How long does copyright last?

Copyright does not last forever. In the UK, and across Europe, copyright in books, plays, music, works of art and films comes to an end 70 years after the author’s death. After that, work that was once protected by copyright enters the public domain.

For example, the British writer Sir Arthur Conan Doyle died on 7 July 1930, more than 85 years ago. All of Conan Doyle’s published work is now in the public domain, including his stories from The Strand Magazine featuring perhaps the most famous literary detective the world has ever known - Sherlock Holmes. This means his work can be re-used by anyone for free, without having to ask for permission. If you wanted to publish and sell Conan Doyle’s stories, you are free to do so. If you want to make use of his stories in the creation of new, derivative works – such as the lyrics of a song – you are free to do that too. The copyright has expired. The work is in the public domain.

Think of it this way: copyright is like a time capsule. It keeps an author’s work safe and secure for a defined and finite period of time, after which the work becomes free to the world.

Knowing that copyright generally lasts for the lifetime of the author plus 70 years is a useful rule of thumb, although this rule does not apply to all types of copyright work. Copyright in sound recordings and television broadcasts is not calculated with reference to the life of an author. So, the period of protection granted to broadcasts is simply 50 years from the end of the year of first transmission. Similarly, copyright in sound recordings expires 50 years from the end of the year in which the recording was made, unless the recording is published during that 50 year period in which case the copyright will expire 70 years from the end of the year in which it was published.

__Data extract__:
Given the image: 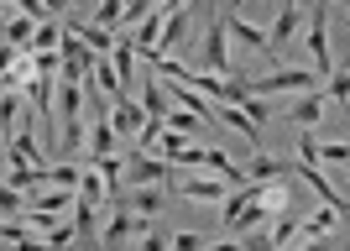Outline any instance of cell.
<instances>
[{"instance_id":"obj_27","label":"cell","mask_w":350,"mask_h":251,"mask_svg":"<svg viewBox=\"0 0 350 251\" xmlns=\"http://www.w3.org/2000/svg\"><path fill=\"white\" fill-rule=\"evenodd\" d=\"M42 241H47V246H68V241H79V225H73V220H58Z\"/></svg>"},{"instance_id":"obj_20","label":"cell","mask_w":350,"mask_h":251,"mask_svg":"<svg viewBox=\"0 0 350 251\" xmlns=\"http://www.w3.org/2000/svg\"><path fill=\"white\" fill-rule=\"evenodd\" d=\"M246 173L256 178V183H267V178H282V173H288V163H278V157H267V152H256Z\"/></svg>"},{"instance_id":"obj_14","label":"cell","mask_w":350,"mask_h":251,"mask_svg":"<svg viewBox=\"0 0 350 251\" xmlns=\"http://www.w3.org/2000/svg\"><path fill=\"white\" fill-rule=\"evenodd\" d=\"M116 120H105V110H100V120H94V131H89V152H94V157H110V152H116Z\"/></svg>"},{"instance_id":"obj_23","label":"cell","mask_w":350,"mask_h":251,"mask_svg":"<svg viewBox=\"0 0 350 251\" xmlns=\"http://www.w3.org/2000/svg\"><path fill=\"white\" fill-rule=\"evenodd\" d=\"M183 147H189V136H183V131H173V126H167V131L157 136V152L167 157V163H178V157H183Z\"/></svg>"},{"instance_id":"obj_18","label":"cell","mask_w":350,"mask_h":251,"mask_svg":"<svg viewBox=\"0 0 350 251\" xmlns=\"http://www.w3.org/2000/svg\"><path fill=\"white\" fill-rule=\"evenodd\" d=\"M73 225H79V236H84V241L105 236V230H100V204H84V199H79V204H73Z\"/></svg>"},{"instance_id":"obj_4","label":"cell","mask_w":350,"mask_h":251,"mask_svg":"<svg viewBox=\"0 0 350 251\" xmlns=\"http://www.w3.org/2000/svg\"><path fill=\"white\" fill-rule=\"evenodd\" d=\"M230 178H183V183H178V194H183V199H193V204H225V199H230Z\"/></svg>"},{"instance_id":"obj_29","label":"cell","mask_w":350,"mask_h":251,"mask_svg":"<svg viewBox=\"0 0 350 251\" xmlns=\"http://www.w3.org/2000/svg\"><path fill=\"white\" fill-rule=\"evenodd\" d=\"M0 204H5V215H27V209H21V189H11V183H5V199H0Z\"/></svg>"},{"instance_id":"obj_15","label":"cell","mask_w":350,"mask_h":251,"mask_svg":"<svg viewBox=\"0 0 350 251\" xmlns=\"http://www.w3.org/2000/svg\"><path fill=\"white\" fill-rule=\"evenodd\" d=\"M116 204H126V209H136V215H157V183H142L136 194H116Z\"/></svg>"},{"instance_id":"obj_10","label":"cell","mask_w":350,"mask_h":251,"mask_svg":"<svg viewBox=\"0 0 350 251\" xmlns=\"http://www.w3.org/2000/svg\"><path fill=\"white\" fill-rule=\"evenodd\" d=\"M288 116H293V126H319V116H324V89H308V94H298Z\"/></svg>"},{"instance_id":"obj_30","label":"cell","mask_w":350,"mask_h":251,"mask_svg":"<svg viewBox=\"0 0 350 251\" xmlns=\"http://www.w3.org/2000/svg\"><path fill=\"white\" fill-rule=\"evenodd\" d=\"M173 246H183V251H199V246H204V236H193V230H183V236H173Z\"/></svg>"},{"instance_id":"obj_11","label":"cell","mask_w":350,"mask_h":251,"mask_svg":"<svg viewBox=\"0 0 350 251\" xmlns=\"http://www.w3.org/2000/svg\"><path fill=\"white\" fill-rule=\"evenodd\" d=\"M37 16H11L5 21V47H21V53H31V42H37Z\"/></svg>"},{"instance_id":"obj_19","label":"cell","mask_w":350,"mask_h":251,"mask_svg":"<svg viewBox=\"0 0 350 251\" xmlns=\"http://www.w3.org/2000/svg\"><path fill=\"white\" fill-rule=\"evenodd\" d=\"M298 230H304V220H298L293 209H282L278 225H272V246H293V241H298Z\"/></svg>"},{"instance_id":"obj_17","label":"cell","mask_w":350,"mask_h":251,"mask_svg":"<svg viewBox=\"0 0 350 251\" xmlns=\"http://www.w3.org/2000/svg\"><path fill=\"white\" fill-rule=\"evenodd\" d=\"M58 100H63V126H73L79 110H84V89H79V79H63V84H58Z\"/></svg>"},{"instance_id":"obj_7","label":"cell","mask_w":350,"mask_h":251,"mask_svg":"<svg viewBox=\"0 0 350 251\" xmlns=\"http://www.w3.org/2000/svg\"><path fill=\"white\" fill-rule=\"evenodd\" d=\"M225 31H230V37H241L246 47H256V53H272V31L251 27L246 16H241V5H230V16H225Z\"/></svg>"},{"instance_id":"obj_26","label":"cell","mask_w":350,"mask_h":251,"mask_svg":"<svg viewBox=\"0 0 350 251\" xmlns=\"http://www.w3.org/2000/svg\"><path fill=\"white\" fill-rule=\"evenodd\" d=\"M241 110H246V116L256 120V126H267V116H272V110H267V94H256V89H251L246 100H241Z\"/></svg>"},{"instance_id":"obj_13","label":"cell","mask_w":350,"mask_h":251,"mask_svg":"<svg viewBox=\"0 0 350 251\" xmlns=\"http://www.w3.org/2000/svg\"><path fill=\"white\" fill-rule=\"evenodd\" d=\"M105 194H110V178H105L100 168L89 163L84 178H79V199H84V204H105Z\"/></svg>"},{"instance_id":"obj_6","label":"cell","mask_w":350,"mask_h":251,"mask_svg":"<svg viewBox=\"0 0 350 251\" xmlns=\"http://www.w3.org/2000/svg\"><path fill=\"white\" fill-rule=\"evenodd\" d=\"M110 120H116V131H120V136H142L152 116H146V105H136L131 94H116V110H110Z\"/></svg>"},{"instance_id":"obj_3","label":"cell","mask_w":350,"mask_h":251,"mask_svg":"<svg viewBox=\"0 0 350 251\" xmlns=\"http://www.w3.org/2000/svg\"><path fill=\"white\" fill-rule=\"evenodd\" d=\"M131 236H142L146 246H157V241H162V236H152V230H146V215H136V209L120 204L116 215H110V225H105V241H131Z\"/></svg>"},{"instance_id":"obj_2","label":"cell","mask_w":350,"mask_h":251,"mask_svg":"<svg viewBox=\"0 0 350 251\" xmlns=\"http://www.w3.org/2000/svg\"><path fill=\"white\" fill-rule=\"evenodd\" d=\"M324 16H329V5L324 0H314V27H308V53H314V74H335V63H329V27H324Z\"/></svg>"},{"instance_id":"obj_21","label":"cell","mask_w":350,"mask_h":251,"mask_svg":"<svg viewBox=\"0 0 350 251\" xmlns=\"http://www.w3.org/2000/svg\"><path fill=\"white\" fill-rule=\"evenodd\" d=\"M167 126H173V131H183V136H193L199 126H209V120L199 116V110H189V105H178L173 116H167Z\"/></svg>"},{"instance_id":"obj_28","label":"cell","mask_w":350,"mask_h":251,"mask_svg":"<svg viewBox=\"0 0 350 251\" xmlns=\"http://www.w3.org/2000/svg\"><path fill=\"white\" fill-rule=\"evenodd\" d=\"M5 5H11V11H21V16H37V21H47V0H5Z\"/></svg>"},{"instance_id":"obj_16","label":"cell","mask_w":350,"mask_h":251,"mask_svg":"<svg viewBox=\"0 0 350 251\" xmlns=\"http://www.w3.org/2000/svg\"><path fill=\"white\" fill-rule=\"evenodd\" d=\"M298 21H304V11H298V0H282L278 21H272V47H278V42H288L293 31H298Z\"/></svg>"},{"instance_id":"obj_25","label":"cell","mask_w":350,"mask_h":251,"mask_svg":"<svg viewBox=\"0 0 350 251\" xmlns=\"http://www.w3.org/2000/svg\"><path fill=\"white\" fill-rule=\"evenodd\" d=\"M146 116L167 120V100H162V84H157V79H146Z\"/></svg>"},{"instance_id":"obj_31","label":"cell","mask_w":350,"mask_h":251,"mask_svg":"<svg viewBox=\"0 0 350 251\" xmlns=\"http://www.w3.org/2000/svg\"><path fill=\"white\" fill-rule=\"evenodd\" d=\"M47 16H68V0H47Z\"/></svg>"},{"instance_id":"obj_8","label":"cell","mask_w":350,"mask_h":251,"mask_svg":"<svg viewBox=\"0 0 350 251\" xmlns=\"http://www.w3.org/2000/svg\"><path fill=\"white\" fill-rule=\"evenodd\" d=\"M204 63L215 68V74H235V68H230V53H225V16H215V21H209V37H204Z\"/></svg>"},{"instance_id":"obj_9","label":"cell","mask_w":350,"mask_h":251,"mask_svg":"<svg viewBox=\"0 0 350 251\" xmlns=\"http://www.w3.org/2000/svg\"><path fill=\"white\" fill-rule=\"evenodd\" d=\"M27 94H31V105H37L42 126H53V94H58V79H53V74H37V79L27 84Z\"/></svg>"},{"instance_id":"obj_12","label":"cell","mask_w":350,"mask_h":251,"mask_svg":"<svg viewBox=\"0 0 350 251\" xmlns=\"http://www.w3.org/2000/svg\"><path fill=\"white\" fill-rule=\"evenodd\" d=\"M335 225H340V209H335V204H324L319 215H308V220H304V230H298V241H324V236H329V230H335Z\"/></svg>"},{"instance_id":"obj_32","label":"cell","mask_w":350,"mask_h":251,"mask_svg":"<svg viewBox=\"0 0 350 251\" xmlns=\"http://www.w3.org/2000/svg\"><path fill=\"white\" fill-rule=\"evenodd\" d=\"M345 16H350V0H345Z\"/></svg>"},{"instance_id":"obj_22","label":"cell","mask_w":350,"mask_h":251,"mask_svg":"<svg viewBox=\"0 0 350 251\" xmlns=\"http://www.w3.org/2000/svg\"><path fill=\"white\" fill-rule=\"evenodd\" d=\"M324 94H329V100H340V105H350V63L324 79Z\"/></svg>"},{"instance_id":"obj_24","label":"cell","mask_w":350,"mask_h":251,"mask_svg":"<svg viewBox=\"0 0 350 251\" xmlns=\"http://www.w3.org/2000/svg\"><path fill=\"white\" fill-rule=\"evenodd\" d=\"M267 209H272V215L293 209V204H288V183H282V178H267Z\"/></svg>"},{"instance_id":"obj_1","label":"cell","mask_w":350,"mask_h":251,"mask_svg":"<svg viewBox=\"0 0 350 251\" xmlns=\"http://www.w3.org/2000/svg\"><path fill=\"white\" fill-rule=\"evenodd\" d=\"M319 84H324V74H308V68H272V74L256 79L251 89L272 100V94H308V89H319Z\"/></svg>"},{"instance_id":"obj_5","label":"cell","mask_w":350,"mask_h":251,"mask_svg":"<svg viewBox=\"0 0 350 251\" xmlns=\"http://www.w3.org/2000/svg\"><path fill=\"white\" fill-rule=\"evenodd\" d=\"M173 168H178V163H167L162 152H157V157H152V152H136L131 163H126V178H131L136 189H142V183H167V173H173Z\"/></svg>"}]
</instances>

__The problem__: From the passage on copyright duration, quote word for word the text between "Knowing that copyright" and "it was published.", inclusive.

__Result__:
Knowing that copyright generally lasts for the lifetime of the author plus 70 years is a useful rule of thumb, although this rule does not apply to all types of copyright work. Copyright in sound recordings and television broadcasts is not calculated with reference to the life of an author. So, the period of protection granted to broadcasts is simply 50 years from the end of the year of first transmission. Similarly, copyright in sound recordings expires 50 years from the end of the year in which the recording was made, unless the recording is published during that 50 year period in which case the copyright will expire 70 years from the end of the year in which it was published.